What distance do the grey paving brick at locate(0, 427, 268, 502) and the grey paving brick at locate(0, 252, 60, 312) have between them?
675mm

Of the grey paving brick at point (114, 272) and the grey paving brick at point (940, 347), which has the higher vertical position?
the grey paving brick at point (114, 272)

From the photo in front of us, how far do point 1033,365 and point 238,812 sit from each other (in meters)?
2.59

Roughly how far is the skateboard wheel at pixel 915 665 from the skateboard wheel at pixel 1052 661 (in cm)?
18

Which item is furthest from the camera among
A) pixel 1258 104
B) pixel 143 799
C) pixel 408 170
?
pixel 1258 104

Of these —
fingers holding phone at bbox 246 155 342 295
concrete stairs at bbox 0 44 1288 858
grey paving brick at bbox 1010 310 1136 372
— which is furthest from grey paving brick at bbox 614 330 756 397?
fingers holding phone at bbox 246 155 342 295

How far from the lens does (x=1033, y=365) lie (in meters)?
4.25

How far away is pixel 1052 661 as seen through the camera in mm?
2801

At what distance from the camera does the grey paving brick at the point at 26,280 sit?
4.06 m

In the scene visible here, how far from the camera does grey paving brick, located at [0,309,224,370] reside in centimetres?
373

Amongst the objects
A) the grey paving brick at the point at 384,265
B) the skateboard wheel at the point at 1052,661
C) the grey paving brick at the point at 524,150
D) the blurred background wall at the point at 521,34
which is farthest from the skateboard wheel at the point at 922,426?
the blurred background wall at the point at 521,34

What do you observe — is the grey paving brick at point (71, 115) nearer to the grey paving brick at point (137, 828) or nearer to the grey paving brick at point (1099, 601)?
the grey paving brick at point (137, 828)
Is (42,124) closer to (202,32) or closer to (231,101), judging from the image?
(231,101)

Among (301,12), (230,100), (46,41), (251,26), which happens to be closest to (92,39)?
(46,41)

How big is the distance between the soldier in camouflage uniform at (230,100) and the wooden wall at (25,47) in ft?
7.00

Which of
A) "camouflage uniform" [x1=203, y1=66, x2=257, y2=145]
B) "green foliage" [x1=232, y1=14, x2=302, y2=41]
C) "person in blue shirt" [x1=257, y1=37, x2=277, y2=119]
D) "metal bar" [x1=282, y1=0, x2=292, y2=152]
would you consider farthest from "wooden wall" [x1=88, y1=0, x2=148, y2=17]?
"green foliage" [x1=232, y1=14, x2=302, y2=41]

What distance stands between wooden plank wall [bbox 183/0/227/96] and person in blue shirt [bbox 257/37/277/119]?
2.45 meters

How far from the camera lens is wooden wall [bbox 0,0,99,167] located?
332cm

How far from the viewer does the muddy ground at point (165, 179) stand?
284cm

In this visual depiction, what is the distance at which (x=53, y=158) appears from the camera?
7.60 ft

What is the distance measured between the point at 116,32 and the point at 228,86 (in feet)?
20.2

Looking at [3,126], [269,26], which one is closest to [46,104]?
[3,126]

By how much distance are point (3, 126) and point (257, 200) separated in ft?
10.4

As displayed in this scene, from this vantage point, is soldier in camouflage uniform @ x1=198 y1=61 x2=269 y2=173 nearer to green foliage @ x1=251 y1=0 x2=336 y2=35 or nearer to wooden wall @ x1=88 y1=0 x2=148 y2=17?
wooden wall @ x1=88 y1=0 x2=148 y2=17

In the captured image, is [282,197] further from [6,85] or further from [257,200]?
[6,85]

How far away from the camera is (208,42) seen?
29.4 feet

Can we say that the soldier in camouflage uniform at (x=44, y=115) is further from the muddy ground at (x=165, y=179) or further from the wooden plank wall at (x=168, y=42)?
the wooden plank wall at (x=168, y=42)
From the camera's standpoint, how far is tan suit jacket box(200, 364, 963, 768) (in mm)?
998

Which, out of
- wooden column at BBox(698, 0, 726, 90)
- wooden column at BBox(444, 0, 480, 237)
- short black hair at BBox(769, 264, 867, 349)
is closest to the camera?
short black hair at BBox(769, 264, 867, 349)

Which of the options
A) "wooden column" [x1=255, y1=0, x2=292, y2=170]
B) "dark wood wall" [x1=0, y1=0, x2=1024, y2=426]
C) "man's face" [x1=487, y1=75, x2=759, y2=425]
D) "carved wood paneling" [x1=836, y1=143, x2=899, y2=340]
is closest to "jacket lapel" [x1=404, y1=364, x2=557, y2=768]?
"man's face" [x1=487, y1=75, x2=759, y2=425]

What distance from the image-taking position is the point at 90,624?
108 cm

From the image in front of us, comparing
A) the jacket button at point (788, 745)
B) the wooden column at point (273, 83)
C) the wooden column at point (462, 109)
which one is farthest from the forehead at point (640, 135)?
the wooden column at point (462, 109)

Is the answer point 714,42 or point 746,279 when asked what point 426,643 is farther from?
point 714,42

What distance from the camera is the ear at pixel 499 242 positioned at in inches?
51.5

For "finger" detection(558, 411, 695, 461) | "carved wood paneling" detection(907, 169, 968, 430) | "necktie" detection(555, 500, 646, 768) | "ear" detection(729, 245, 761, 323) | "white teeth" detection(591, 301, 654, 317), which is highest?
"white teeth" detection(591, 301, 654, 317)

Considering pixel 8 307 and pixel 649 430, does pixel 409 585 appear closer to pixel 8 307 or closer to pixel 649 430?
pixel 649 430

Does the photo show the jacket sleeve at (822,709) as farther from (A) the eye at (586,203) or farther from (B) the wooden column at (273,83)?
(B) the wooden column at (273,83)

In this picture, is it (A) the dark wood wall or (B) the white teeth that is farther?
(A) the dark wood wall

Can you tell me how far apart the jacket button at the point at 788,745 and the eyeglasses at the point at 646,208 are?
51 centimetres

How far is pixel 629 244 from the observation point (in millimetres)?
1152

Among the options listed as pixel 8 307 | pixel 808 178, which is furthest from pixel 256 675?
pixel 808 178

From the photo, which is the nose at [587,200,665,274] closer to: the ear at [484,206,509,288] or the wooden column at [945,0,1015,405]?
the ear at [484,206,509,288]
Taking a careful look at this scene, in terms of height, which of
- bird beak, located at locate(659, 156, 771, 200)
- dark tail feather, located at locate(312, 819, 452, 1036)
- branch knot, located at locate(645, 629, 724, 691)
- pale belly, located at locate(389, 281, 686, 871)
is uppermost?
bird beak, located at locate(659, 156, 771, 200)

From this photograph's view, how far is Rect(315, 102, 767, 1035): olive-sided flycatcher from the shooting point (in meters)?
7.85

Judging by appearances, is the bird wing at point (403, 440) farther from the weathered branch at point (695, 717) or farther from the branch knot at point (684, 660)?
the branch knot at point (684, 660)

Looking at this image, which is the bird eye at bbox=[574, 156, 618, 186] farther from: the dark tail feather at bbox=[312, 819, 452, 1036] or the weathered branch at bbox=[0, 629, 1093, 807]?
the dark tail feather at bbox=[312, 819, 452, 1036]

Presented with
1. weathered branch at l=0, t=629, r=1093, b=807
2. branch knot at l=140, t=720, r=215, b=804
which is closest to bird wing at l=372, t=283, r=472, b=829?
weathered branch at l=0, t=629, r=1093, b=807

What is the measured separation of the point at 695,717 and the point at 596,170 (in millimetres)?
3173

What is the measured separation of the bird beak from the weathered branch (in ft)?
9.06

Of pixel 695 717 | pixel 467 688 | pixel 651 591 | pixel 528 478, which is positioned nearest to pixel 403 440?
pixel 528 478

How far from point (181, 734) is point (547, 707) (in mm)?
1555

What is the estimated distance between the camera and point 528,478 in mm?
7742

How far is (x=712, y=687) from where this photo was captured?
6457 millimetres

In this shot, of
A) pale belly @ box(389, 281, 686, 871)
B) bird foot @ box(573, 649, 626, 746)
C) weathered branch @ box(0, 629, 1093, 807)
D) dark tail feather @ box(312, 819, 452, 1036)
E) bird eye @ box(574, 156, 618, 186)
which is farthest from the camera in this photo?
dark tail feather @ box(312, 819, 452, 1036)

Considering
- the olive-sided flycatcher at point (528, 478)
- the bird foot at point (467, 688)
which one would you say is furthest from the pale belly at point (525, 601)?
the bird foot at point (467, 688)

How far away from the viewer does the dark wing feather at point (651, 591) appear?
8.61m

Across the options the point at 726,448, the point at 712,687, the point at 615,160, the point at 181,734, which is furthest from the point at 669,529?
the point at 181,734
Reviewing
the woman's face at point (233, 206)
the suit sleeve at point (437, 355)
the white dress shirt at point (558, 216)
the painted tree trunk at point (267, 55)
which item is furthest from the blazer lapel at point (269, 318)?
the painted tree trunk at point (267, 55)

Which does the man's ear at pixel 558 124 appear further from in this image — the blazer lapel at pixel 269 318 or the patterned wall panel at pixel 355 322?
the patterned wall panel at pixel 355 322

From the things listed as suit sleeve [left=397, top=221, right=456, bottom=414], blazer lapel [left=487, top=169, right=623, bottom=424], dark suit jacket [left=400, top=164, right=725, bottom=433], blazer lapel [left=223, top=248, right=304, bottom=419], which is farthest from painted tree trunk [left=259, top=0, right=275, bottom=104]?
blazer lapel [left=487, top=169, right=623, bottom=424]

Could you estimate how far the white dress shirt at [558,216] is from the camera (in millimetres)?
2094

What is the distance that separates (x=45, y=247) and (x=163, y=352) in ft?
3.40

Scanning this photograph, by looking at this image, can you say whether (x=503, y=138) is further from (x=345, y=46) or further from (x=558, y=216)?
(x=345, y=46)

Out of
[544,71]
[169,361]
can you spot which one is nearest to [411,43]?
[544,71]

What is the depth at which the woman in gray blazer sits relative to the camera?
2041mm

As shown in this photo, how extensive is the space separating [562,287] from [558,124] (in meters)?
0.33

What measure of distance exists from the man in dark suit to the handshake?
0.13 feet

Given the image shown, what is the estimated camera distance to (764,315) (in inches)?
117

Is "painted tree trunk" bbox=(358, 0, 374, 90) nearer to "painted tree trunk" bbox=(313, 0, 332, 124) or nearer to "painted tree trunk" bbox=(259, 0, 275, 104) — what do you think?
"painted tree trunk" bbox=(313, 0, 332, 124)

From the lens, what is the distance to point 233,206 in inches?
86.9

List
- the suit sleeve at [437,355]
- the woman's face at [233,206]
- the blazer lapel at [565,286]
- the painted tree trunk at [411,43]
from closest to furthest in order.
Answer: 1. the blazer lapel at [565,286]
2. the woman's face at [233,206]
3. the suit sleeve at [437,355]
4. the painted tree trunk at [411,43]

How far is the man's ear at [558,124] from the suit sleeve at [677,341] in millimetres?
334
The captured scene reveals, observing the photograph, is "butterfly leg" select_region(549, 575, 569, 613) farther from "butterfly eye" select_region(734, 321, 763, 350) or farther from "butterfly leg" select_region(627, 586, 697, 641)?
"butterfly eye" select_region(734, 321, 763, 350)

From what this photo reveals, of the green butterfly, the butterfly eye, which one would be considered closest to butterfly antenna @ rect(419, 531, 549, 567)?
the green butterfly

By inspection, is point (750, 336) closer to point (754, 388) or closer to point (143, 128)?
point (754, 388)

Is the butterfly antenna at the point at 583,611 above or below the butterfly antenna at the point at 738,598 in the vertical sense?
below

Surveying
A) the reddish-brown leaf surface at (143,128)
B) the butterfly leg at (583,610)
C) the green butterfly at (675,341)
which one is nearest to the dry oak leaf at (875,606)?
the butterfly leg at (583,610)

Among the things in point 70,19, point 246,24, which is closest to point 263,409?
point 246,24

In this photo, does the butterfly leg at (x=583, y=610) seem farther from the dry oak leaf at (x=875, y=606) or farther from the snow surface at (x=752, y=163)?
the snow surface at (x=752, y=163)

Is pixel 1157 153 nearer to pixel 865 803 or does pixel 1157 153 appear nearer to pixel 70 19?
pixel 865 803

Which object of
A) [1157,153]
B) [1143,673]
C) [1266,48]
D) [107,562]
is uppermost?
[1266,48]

§ Problem requirements
Could you give again exactly the lines from the line containing "From what this" through the final line of the data above, and no others?

§ Exercise result
From what this photo reveals, of the green butterfly, the butterfly eye, which one would be considered closest to butterfly antenna @ rect(419, 531, 549, 567)?
the green butterfly

By inspection, is point (750, 336) closer to point (754, 388) or closer to point (143, 128)?
point (754, 388)

Is the butterfly antenna at the point at 583,611 above or below the butterfly antenna at the point at 738,598 in the vertical sense?
below

Surveying
A) the reddish-brown leaf surface at (143,128)
B) the butterfly leg at (583,610)
C) the green butterfly at (675,341)
which one is nearest to the dry oak leaf at (875,606)?
the butterfly leg at (583,610)

Among the things in point 70,19, point 246,24, which is closest to point 263,409?
point 246,24

In this photo, does the butterfly leg at (x=583, y=610) seem farther from the dry oak leaf at (x=875, y=606) or farther from the snow surface at (x=752, y=163)?
the snow surface at (x=752, y=163)

Is pixel 1157 153 nearer to pixel 865 803 or does pixel 1157 153 appear nearer to pixel 70 19?
pixel 865 803

Which object of
A) [1157,153]
B) [1143,673]
C) [1266,48]
D) [107,562]
is uppermost?
[1266,48]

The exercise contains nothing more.